From: Victor Cappuccio (cvictor@protokolgroup.com)
Date: Mon Mar 13 2006 - 02:33:25 GMT-3
Hello list..
Please excuse me, but I have several doubts in port secure that I what
to finally understand
Rack1Sw1#show mac-address-table interface fastEthernet 0/2
Mac Address Table
-------------------------------------------
Vlan Mac Address Type Ports
---- ----------- -------- -----
2 000e.8473.7280 DYNAMIC Fa0/2
Learned Dynamically as far the output can tell
Rack1Sw1# show mac-address-table aging-time
Vlan Aging Time
---- ----------
5 300
2 300
3 300
6 300
1 300
Now
Rack1Sw1#show port-security interface fastEthernet 0/2
Port Security : Disabled << -- ?
Port Status : Secure-down << -- is not the same information??
Violation Mode : Shutdown
Aging Time : 0 mins
Aging Type : Absolute
SecureStatic Address Aging : Disabled
Maximum MAC Addresses : 1
Total MAC Addresses : 0
Configured MAC Addresses : 0
Sticky MAC Addresses : 0
Last Source Address:Vlan : 0000.0000.0000:0
Security Violation Count : 0 <- OK LET ROCK!
Rack1Sw1#conf te
Enter configuration commands, one per line. End with CNTL/Z.
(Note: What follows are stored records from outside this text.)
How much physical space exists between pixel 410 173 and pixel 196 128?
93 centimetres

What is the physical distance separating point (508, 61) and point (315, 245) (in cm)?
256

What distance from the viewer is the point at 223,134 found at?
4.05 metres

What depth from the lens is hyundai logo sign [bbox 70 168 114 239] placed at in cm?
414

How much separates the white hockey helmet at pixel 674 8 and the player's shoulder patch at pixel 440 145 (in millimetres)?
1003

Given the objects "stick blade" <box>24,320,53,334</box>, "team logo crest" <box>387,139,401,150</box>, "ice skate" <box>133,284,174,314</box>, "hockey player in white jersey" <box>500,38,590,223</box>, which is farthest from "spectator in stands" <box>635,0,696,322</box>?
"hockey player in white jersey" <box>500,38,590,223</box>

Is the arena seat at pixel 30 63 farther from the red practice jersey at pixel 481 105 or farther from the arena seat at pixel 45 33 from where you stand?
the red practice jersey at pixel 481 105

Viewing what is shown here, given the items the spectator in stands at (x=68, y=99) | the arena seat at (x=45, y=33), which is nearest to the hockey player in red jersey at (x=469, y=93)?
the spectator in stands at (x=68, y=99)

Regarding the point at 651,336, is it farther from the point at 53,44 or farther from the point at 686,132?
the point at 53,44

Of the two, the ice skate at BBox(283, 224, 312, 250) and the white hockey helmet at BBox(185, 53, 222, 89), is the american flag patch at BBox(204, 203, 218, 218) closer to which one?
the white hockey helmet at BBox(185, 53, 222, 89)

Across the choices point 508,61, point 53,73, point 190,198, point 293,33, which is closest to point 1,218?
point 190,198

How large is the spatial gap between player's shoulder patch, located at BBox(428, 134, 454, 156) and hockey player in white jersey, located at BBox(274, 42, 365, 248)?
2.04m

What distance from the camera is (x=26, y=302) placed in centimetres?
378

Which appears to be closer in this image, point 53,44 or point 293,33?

Rack1Sw1(config)#interface f0/2
Rack1Sw1(config-if)#switchport port-security
Rack1Sw1(config-if)#
Rack1Sw1(config-if)#do show port-security interface fastEthernet 0/2
Port Security : Enabled
Port Status : Secure-up <<-- The Security guy is at the door
Violation Mode : Shutdown <<-- Ok Everthing is going to be
put in err-disable if I go above the MAX MAC ADD
Aging Time : 0 mins
Aging Type : Absolute
SecureStatic Address Aging : Disabled
Maximum MAC Addresses : 1 <-- Just One person in the PUB is allowed
Total MAC Addresses : 1 <-- I guess that this value could be just
to let you know that could be lowered or raised..
Configured MAC Addresses : 0
Sticky MAC Addresses : 0
Last Source Address:Vlan : 000e.8473.7280:2 <<--- The MAC and the
learned is there any way to look at the Macs and Vlans learned I mean
the port-secure list??..
Security Violation Count : 0
Rack1Sw1(config-if)#switchport port-security mac-address sticky
Rack1Sw1(config-if)#do show port-security interface fastEthernet 0/2
Port Security : Enabled
Port Status : Secure-up
Violation Mode : Shutdown
Aging Time : 0 mins
Aging Type : Absolute
SecureStatic Address Aging : Disabled
Maximum MAC Addresses : 1
Total MAC Addresses : 1
Configured MAC Addresses : 0
Sticky MAC Addresses : 1 <<-- and in the running must be the
configuration of the mac learned so the switch does not loose this
information..
Last Source Address:Vlan : 000e.8473.7280:2
Security Violation Count : 0
<< -- YEP look here
interface FastEthernet0/2
switchport access vlan 2
switchport mode access
switchport port-security
switchport port-security mac-address sticky
switchport port-security mac-address sticky 000e.8473.7280
spanning-tree portfast
But why of this?
Rack1Sw1(config)#$tic 3333.3333.3333 vlan 2 interface fastEthernet
0/2
Cannot add static address on Fa0/2 because port security is enabled
I thought that because the maximum number of mac configured, but I think
that this is not true why I can not simulate another device in the port??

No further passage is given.